AIM OF THE TASK :: Each record is to be copied exactly as written.

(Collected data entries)
-*-*-

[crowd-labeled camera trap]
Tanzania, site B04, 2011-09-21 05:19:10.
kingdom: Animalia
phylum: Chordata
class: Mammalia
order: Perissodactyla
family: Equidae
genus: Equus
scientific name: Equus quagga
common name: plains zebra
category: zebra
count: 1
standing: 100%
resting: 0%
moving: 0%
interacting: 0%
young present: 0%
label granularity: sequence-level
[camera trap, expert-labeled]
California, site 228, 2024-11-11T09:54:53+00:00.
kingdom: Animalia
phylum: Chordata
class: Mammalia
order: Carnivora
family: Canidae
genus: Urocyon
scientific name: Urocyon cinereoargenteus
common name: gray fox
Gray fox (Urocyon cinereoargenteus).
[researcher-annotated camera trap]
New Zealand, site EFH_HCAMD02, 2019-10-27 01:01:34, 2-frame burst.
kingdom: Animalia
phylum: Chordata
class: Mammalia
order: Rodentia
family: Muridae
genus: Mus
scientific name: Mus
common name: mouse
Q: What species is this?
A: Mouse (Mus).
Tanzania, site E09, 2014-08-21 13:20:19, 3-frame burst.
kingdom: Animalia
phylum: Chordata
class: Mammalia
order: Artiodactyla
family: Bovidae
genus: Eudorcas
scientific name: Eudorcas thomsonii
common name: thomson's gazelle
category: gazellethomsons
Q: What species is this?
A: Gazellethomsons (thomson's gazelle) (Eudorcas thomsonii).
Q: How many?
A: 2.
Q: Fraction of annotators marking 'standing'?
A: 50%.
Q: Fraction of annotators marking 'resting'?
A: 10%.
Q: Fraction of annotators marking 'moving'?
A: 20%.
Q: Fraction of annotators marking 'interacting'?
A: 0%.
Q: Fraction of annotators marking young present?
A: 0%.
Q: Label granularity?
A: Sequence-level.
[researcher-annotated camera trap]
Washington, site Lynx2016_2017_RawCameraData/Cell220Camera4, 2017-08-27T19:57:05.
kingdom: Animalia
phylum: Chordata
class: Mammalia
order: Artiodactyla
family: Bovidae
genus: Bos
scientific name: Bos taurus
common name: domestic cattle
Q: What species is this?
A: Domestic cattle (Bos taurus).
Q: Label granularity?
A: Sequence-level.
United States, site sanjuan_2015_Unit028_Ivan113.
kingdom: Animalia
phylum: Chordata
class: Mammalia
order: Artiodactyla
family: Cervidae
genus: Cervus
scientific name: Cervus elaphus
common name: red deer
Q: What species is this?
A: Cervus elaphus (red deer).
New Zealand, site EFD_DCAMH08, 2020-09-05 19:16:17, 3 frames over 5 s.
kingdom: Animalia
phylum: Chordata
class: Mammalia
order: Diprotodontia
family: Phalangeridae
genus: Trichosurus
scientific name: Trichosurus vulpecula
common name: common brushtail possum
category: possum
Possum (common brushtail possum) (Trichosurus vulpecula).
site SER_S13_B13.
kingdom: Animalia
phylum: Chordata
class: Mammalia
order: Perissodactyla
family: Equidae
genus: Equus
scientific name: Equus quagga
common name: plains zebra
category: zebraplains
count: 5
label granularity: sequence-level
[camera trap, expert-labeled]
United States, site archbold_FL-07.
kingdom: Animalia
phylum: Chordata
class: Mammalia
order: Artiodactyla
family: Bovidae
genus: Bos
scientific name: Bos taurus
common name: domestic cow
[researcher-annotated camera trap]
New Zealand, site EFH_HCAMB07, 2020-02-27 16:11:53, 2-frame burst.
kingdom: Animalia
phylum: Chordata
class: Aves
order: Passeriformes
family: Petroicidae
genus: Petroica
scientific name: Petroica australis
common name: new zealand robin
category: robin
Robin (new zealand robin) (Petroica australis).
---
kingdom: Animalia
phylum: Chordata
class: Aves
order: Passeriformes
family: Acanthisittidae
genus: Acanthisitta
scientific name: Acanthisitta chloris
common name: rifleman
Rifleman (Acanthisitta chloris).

-*-*-

FINAL ANSWER ::
[crowd-labeled camera trap]
Tanzania, site B04, 2011-09-21 05:19:10.
kingdom: Animalia
phylum: Chordata
class: Mammalia
order: Perissodactyla
family: Equidae
genus: Equus
scientific name: Equus quagga
common name: plains zebra
category: zebra
count: 1
standing: 100%
resting: 0%
moving: 0%
interacting: 0%
young present: 0%
label granularity: sequence-level
[camera trap, expert-labeled]
California, site 228, 2024-11-11T09:54:53+00:00.
kingdom: Animalia
phylum: Chordata
class: Mammalia
order: Carnivora
family: Canidae
genus: Urocyon
scientific name: Urocyon cinereoargenteus
common name: gray fox
Gray fox (Urocyon cinereoargenteus).
[researcher-annotated camera trap]
New Zealand, site EFH_HCAMD02, 2019-10-27 01:01:34, 2-frame burst.
kingdom: Animalia
phylum: Chordata
class: Mammalia
order: Rodentia
family: Muridae
genus: Mus
scientific name: Mus
common name: mouse
Q: What species is this?
A: Mouse (Mus).
Tanzania, site E09, 2014-08-21 13:20:19, 3-frame burst.
kingdom: Animalia
phylum: Chordata
class: Mammalia
order: Artiodactyla
family: Bovidae
genus: Eudorcas
scientific name: Eudorcas thomsonii
common name: thomson's gazelle
category: gazellethomsons
Q: What species is this?
A: Gazellethomsons (thomson's gazelle) (Eudorcas thomsonii).
Q: How many?
A: 2.
Q: Fraction of annotators marking 'standing'?
A: 50%.
Q: Fraction of annotators marking 'resting'?
A: 10%.
Q: Fraction of annotators marking 'moving'?
A: 20%.
Q: Fraction of annotators marking 'interacting'?
A: 0%.
Q: Fraction of annotators marking young present?
A: 0%.
Q: Label granularity?
A: Sequence-level.
[researcher-annotated camera trap]
Washington, site Lynx2016_2017_RawCameraData/Cell220Camera4, 2017-08-27T19:57:05.
kingdom: Animalia
phylum: Chordata
class: Mammalia
order: Artiodactyla
family: Bovidae
genus: Bos
scientific name: Bos taurus
common name: domestic cattle
Q: What species is this?
A: Domestic cattle (Bos taurus).
Q: Label granularity?
A: Sequence-level.
United States, site sanjuan_2015_Unit028_Ivan113.
kingdom: Animalia
phylum: Chordata
class: Mammalia
order: Artiodactyla
family: Cervidae
genus: Cervus
scientific name: Cervus elaphus
common name: red deer
Q: What species is this?
A: Cervus elaphus (red deer).
New Zealand, site EFD_DCAMH08, 2020-09-05 19:16:17, 3 frames over 5 s.
kingdom: Animalia
phylum: Chordata
class: Mammalia
order: Diprotodontia
family: Phalangeridae
genus: Trichosurus
scientific name: Trichosurus vulpecula
common name: common brushtail possum
category: possum
Possum (common brushtail possum) (Trichosurus vulpecula).
site SER_S13_B13.
kingdom: Animalia
phylum: Chordata
class: Mammalia
order: Perissodactyla
family: Equidae
genus: Equus
scientific name: Equus quagga
common name: plains zebra
category: zebraplains
count: 5
label granularity: sequence-level
[camera trap, expert-labeled]
United States, site archbold_FL-07.
kingdom: Animalia
phylum: Chordata
class: Mammalia
order: Artiodactyla
family: Bovidae
genus: Bos
scientific name: Bos taurus
common name: domestic cow
[researcher-annotated camera trap]
New Zealand, site EFH_HCAMB07, 2020-02-27 16:11:53, 2-frame burst.
kingdom: Animalia
phylum: Chordata
class: Aves
order: Passeriformes
family: Petroicidae
genus: Petroica
scientific name: Petroica australis
common name: new zealand robin
category: robin
Robin (new zealand robin) (Petroica australis).
---
kingdom: Animalia
phylum: Chordata
class: Aves
order: Passeriformes
family: Acanthisittidae
genus: Acanthisitta
scientific name: Acanthisitta chloris
common name: rifleman
Rifleman (Acanthisitta chloris).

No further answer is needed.